***** Exercise materials *****
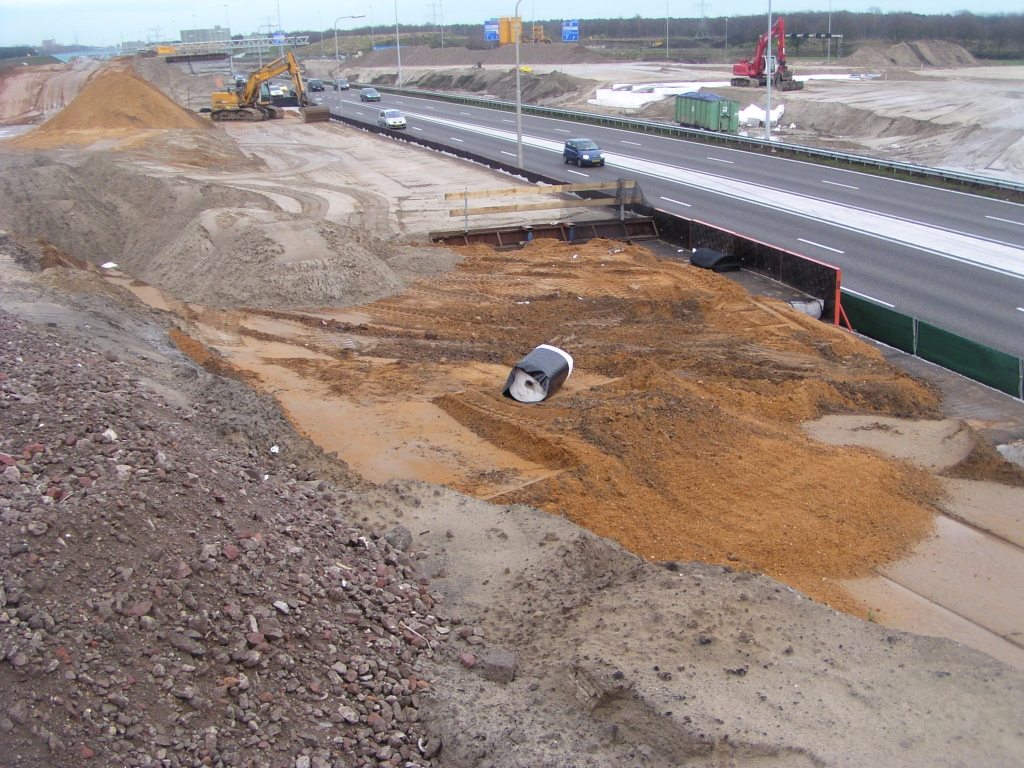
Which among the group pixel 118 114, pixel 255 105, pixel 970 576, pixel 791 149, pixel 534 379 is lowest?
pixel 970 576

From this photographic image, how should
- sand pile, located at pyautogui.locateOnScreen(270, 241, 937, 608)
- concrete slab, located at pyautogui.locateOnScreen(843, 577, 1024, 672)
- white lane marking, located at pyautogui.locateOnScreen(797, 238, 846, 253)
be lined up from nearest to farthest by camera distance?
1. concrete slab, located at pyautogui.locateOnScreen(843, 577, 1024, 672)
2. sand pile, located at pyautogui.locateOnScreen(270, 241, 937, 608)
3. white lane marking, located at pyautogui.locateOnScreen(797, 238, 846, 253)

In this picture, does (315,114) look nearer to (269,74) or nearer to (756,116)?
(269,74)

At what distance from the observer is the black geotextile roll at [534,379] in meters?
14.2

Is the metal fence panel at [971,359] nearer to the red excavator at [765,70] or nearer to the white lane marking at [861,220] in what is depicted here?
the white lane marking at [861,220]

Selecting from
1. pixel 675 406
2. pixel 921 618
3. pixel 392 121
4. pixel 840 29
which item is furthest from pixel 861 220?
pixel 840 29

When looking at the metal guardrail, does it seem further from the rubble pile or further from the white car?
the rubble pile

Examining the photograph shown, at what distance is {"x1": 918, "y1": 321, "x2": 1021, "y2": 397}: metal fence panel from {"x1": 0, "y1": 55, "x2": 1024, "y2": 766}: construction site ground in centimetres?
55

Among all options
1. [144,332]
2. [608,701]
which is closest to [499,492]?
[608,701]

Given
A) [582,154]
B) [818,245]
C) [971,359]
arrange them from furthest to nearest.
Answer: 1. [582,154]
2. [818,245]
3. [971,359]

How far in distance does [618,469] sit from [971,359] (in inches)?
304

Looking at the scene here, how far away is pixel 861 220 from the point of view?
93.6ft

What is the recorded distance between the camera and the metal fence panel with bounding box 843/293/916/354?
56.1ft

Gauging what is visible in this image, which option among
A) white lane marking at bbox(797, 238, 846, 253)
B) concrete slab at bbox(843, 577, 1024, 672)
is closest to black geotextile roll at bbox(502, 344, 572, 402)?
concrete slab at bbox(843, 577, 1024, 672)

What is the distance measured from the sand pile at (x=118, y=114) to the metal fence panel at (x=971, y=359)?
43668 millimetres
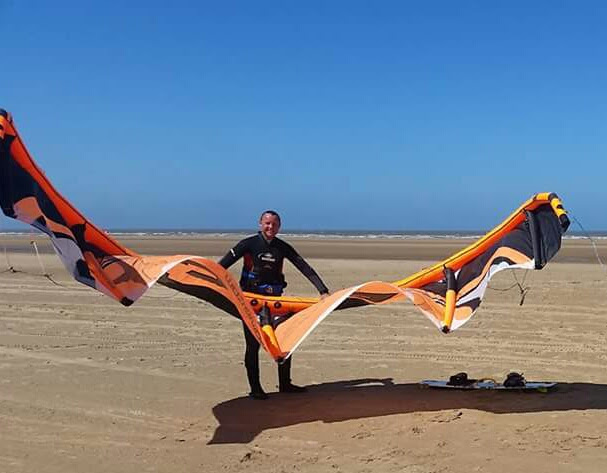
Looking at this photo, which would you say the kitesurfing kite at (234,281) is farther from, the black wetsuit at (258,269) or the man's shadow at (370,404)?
*****
***** Exercise materials *****
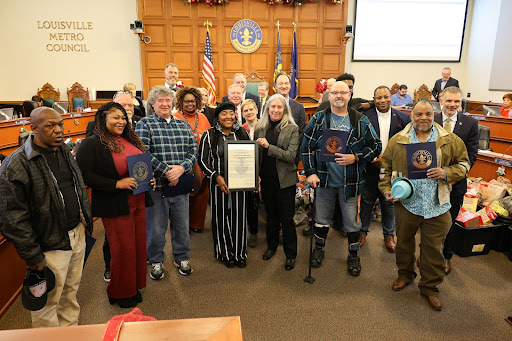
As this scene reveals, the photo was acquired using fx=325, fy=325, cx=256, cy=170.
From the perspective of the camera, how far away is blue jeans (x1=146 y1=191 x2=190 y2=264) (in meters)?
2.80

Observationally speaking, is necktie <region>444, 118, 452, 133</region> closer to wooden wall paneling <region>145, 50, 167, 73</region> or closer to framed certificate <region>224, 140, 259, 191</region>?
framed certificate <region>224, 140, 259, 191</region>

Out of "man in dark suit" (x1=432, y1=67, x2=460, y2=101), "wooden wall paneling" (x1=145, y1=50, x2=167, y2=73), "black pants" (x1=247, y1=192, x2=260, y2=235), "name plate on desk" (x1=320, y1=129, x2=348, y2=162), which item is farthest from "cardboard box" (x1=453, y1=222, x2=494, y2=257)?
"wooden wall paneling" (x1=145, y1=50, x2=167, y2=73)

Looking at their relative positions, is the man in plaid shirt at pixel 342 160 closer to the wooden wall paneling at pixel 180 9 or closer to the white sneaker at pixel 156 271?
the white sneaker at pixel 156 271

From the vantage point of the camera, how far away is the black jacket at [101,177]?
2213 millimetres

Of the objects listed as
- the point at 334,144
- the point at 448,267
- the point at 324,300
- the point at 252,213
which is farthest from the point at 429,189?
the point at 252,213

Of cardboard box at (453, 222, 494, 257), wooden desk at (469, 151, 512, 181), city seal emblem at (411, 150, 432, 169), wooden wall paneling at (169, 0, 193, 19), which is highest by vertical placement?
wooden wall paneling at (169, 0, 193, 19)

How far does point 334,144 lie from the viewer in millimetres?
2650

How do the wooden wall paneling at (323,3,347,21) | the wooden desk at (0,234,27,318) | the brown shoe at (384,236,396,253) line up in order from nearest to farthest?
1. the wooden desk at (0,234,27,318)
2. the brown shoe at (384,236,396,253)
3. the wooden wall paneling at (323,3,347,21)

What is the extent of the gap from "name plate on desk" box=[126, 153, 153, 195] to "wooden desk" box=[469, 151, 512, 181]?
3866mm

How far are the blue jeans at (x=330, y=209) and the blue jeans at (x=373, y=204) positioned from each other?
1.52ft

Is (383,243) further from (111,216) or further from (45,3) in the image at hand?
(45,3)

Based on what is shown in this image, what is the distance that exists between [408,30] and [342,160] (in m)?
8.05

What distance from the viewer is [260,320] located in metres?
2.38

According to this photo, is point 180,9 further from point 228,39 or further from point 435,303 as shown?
*****
Convert the lines from the one containing "Examining the photograph" through the one containing "43668 millimetres", inclusive, into a numbered list, omitting blank lines.

1. Examining the photograph shown, at what distance is {"x1": 918, "y1": 321, "x2": 1021, "y2": 397}: metal fence panel from {"x1": 0, "y1": 55, "x2": 1024, "y2": 766}: construction site ground in centimetres?
2. 55
3. Among all options
4. 1. [144,332]
5. 2. [608,701]
6. which is closest to [499,492]?
7. [608,701]
8. Given
9. A) [582,154]
10. B) [818,245]
11. C) [971,359]
12. arrange them from furthest to nearest.
13. Answer: 1. [582,154]
14. 2. [818,245]
15. 3. [971,359]
16. How far in distance does [618,469] sit from [971,359] (in inches)?
17. 304
18. Looking at the scene here, how far away is pixel 861 220 from the point of view?
19. 93.6ft
20. What is the recorded distance between the camera and the metal fence panel with bounding box 843/293/916/354?
21. 56.1ft
22. Gauging what is visible in this image, which option among
23. A) white lane marking at bbox(797, 238, 846, 253)
24. B) concrete slab at bbox(843, 577, 1024, 672)
25. is closest to black geotextile roll at bbox(502, 344, 572, 402)?
26. concrete slab at bbox(843, 577, 1024, 672)
27. What is the distance measured from the sand pile at (x=118, y=114) to the metal fence panel at (x=971, y=359)?
28. 43668 millimetres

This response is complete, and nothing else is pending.